As the dissenting voices grow louder, authorities have responded by tightening their grip. The intelligence arm of the Revolutionary Guard raided the homes of several journalists in the lead-up to Friday’s elections. Thousands of people remain detained after the protests in November and January.
The goal of reformists, said Tajzadeh, is to change the constitution to limit the supreme leader’s power and time in office. Khamenei was named supreme leader in 1989. But Iran’s theocracy makes it so that — despite having President Hassan Rouhani, a moderate, in office — reformists are prevented from wielding enough influence to make any meaningful changes to the country’s political setup.
Unable to bring about the social and political reforms the government has promised, reformists and moderates have proved what many wary Iranians have long known: that working within the confines of the Islamic Republic’s system is futile.
After the 1979 revolution, Ayatollah Ruhollah Khomenei introduced velayat-e-faqih (guardianship of Islamic jurists), which is Iran’s system of governance under Shiite Islam that gives vast authority to the supreme leader and his clerical guardians. To safeguard the theocracy, an amendment was made to the constitution after Khomenei’s death that expanded the velayat-e-faqih and ensured the supreme leader wields absolute power.

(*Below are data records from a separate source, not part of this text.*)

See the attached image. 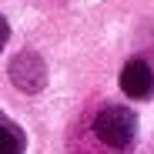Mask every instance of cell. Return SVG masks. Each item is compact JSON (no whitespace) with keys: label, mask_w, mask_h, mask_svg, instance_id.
I'll use <instances>...</instances> for the list:
<instances>
[{"label":"cell","mask_w":154,"mask_h":154,"mask_svg":"<svg viewBox=\"0 0 154 154\" xmlns=\"http://www.w3.org/2000/svg\"><path fill=\"white\" fill-rule=\"evenodd\" d=\"M7 37H10V27H7V17L0 14V50H4V44H7Z\"/></svg>","instance_id":"cell-5"},{"label":"cell","mask_w":154,"mask_h":154,"mask_svg":"<svg viewBox=\"0 0 154 154\" xmlns=\"http://www.w3.org/2000/svg\"><path fill=\"white\" fill-rule=\"evenodd\" d=\"M94 134L107 147H127L134 141V134H137V117L127 107H121V104H107L94 117Z\"/></svg>","instance_id":"cell-1"},{"label":"cell","mask_w":154,"mask_h":154,"mask_svg":"<svg viewBox=\"0 0 154 154\" xmlns=\"http://www.w3.org/2000/svg\"><path fill=\"white\" fill-rule=\"evenodd\" d=\"M10 77H14V84L23 87V91H40L44 81H47V74H44V60L37 54H20L10 67Z\"/></svg>","instance_id":"cell-3"},{"label":"cell","mask_w":154,"mask_h":154,"mask_svg":"<svg viewBox=\"0 0 154 154\" xmlns=\"http://www.w3.org/2000/svg\"><path fill=\"white\" fill-rule=\"evenodd\" d=\"M0 154H23V134L7 114H0Z\"/></svg>","instance_id":"cell-4"},{"label":"cell","mask_w":154,"mask_h":154,"mask_svg":"<svg viewBox=\"0 0 154 154\" xmlns=\"http://www.w3.org/2000/svg\"><path fill=\"white\" fill-rule=\"evenodd\" d=\"M121 91L127 97H147L154 91V70L144 57H134V60H127L124 70H121Z\"/></svg>","instance_id":"cell-2"}]
</instances>
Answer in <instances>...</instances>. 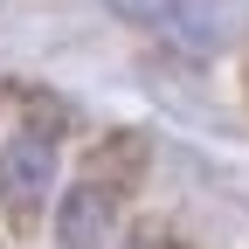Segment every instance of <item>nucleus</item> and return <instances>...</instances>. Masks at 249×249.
<instances>
[{
  "mask_svg": "<svg viewBox=\"0 0 249 249\" xmlns=\"http://www.w3.org/2000/svg\"><path fill=\"white\" fill-rule=\"evenodd\" d=\"M118 229V187H104V173H83L62 187L55 201V249H104Z\"/></svg>",
  "mask_w": 249,
  "mask_h": 249,
  "instance_id": "f03ea898",
  "label": "nucleus"
},
{
  "mask_svg": "<svg viewBox=\"0 0 249 249\" xmlns=\"http://www.w3.org/2000/svg\"><path fill=\"white\" fill-rule=\"evenodd\" d=\"M111 7H118L124 21L152 28V35L180 42V49H208V42H214V28H208V14L194 7V0H111Z\"/></svg>",
  "mask_w": 249,
  "mask_h": 249,
  "instance_id": "7ed1b4c3",
  "label": "nucleus"
},
{
  "mask_svg": "<svg viewBox=\"0 0 249 249\" xmlns=\"http://www.w3.org/2000/svg\"><path fill=\"white\" fill-rule=\"evenodd\" d=\"M49 194H55V139L21 124V132L0 139V208H7L14 229H28L49 208Z\"/></svg>",
  "mask_w": 249,
  "mask_h": 249,
  "instance_id": "f257e3e1",
  "label": "nucleus"
}]
</instances>
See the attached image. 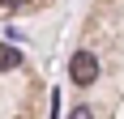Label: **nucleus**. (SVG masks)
<instances>
[{"label":"nucleus","instance_id":"obj_1","mask_svg":"<svg viewBox=\"0 0 124 119\" xmlns=\"http://www.w3.org/2000/svg\"><path fill=\"white\" fill-rule=\"evenodd\" d=\"M69 77H73L77 85H90L94 77H99V60L90 55V51H77V55L69 60Z\"/></svg>","mask_w":124,"mask_h":119},{"label":"nucleus","instance_id":"obj_4","mask_svg":"<svg viewBox=\"0 0 124 119\" xmlns=\"http://www.w3.org/2000/svg\"><path fill=\"white\" fill-rule=\"evenodd\" d=\"M4 9H22V4H30V0H0Z\"/></svg>","mask_w":124,"mask_h":119},{"label":"nucleus","instance_id":"obj_3","mask_svg":"<svg viewBox=\"0 0 124 119\" xmlns=\"http://www.w3.org/2000/svg\"><path fill=\"white\" fill-rule=\"evenodd\" d=\"M69 119H94V115H90V106H77V111H73Z\"/></svg>","mask_w":124,"mask_h":119},{"label":"nucleus","instance_id":"obj_2","mask_svg":"<svg viewBox=\"0 0 124 119\" xmlns=\"http://www.w3.org/2000/svg\"><path fill=\"white\" fill-rule=\"evenodd\" d=\"M17 64H22L17 47H0V72H4V68H17Z\"/></svg>","mask_w":124,"mask_h":119}]
</instances>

“People are not satisfied with the system, but they do not ask for a revolution or turbulence,” Tajzadeh said. “They call for a change, they believe that this situation does not serve them.”
The reformists may have been largely sidelined, but stiff competition does exist among hard-liner and conservative camps. Both factions support Iran’s Islamic revolutionary ideals, but conservatives tend to be more comfortable engaging with the international community, unlike hard-liners, whose base consists mostly of clerics and Revolutionary Guard members.
Minimal progress has been made in uniting hard-liners and conservatives, with each accusing the other of corruption. The stakes are high for both groups because the new parliament will help shape the country’s political landscape before and after Iran’s presidential election in 2021.
For decades, the Guardian Council — tasked with interpreting the Iranian Constitution and political vetting — has selected a narrow pool of candidates to run for office. They include men such as Elias Naderan, a three-time conservative lawmaker, who lives in an affluent neighborhood in north Tehran.
He acknowledged how some Iranians have become disenchanted with going to the ballot box in the aftermath of the killings of hundreds of protesters during the unrest in November over the 50% hike in gas prices. “The November protests made a dent in the public’s confidence in the establishment, but it is still possible to rebuild it,” Naderan said. “It will worsen if nothing is done ... no parties can solve the country’s problems alone. We need national unity.”
A 2019 survey by the Iranian Students Polling Agency found that only 15% of people in Tehran were satisfied with the country’s leaders. It also reported that 54% of the country’s 80 million people believe conditions in Iran are growing worse. That moderate and reformists were disqualified from running suggests that Iran’s conservatives were afraid that they were about to lose, Tajzadeh said from his apartment complex in northeast Tehran.
Miles away, near one of the oldest concrete bridges in Tehran, a defaced banner of conservative candidate Reza Taghipour towered over the streets. On a busy boulevard nearby, a public debate about the elections was taking place. But only three people stopped to listen. Aside from that, the streets were mostly empty of campaign posters.
“People are disappointed and hopeless about the future. Even my mother asks me what the future of the Islamic Republic is,” Tajzadeh said.
A special correspondent in Tehran contributed to this report.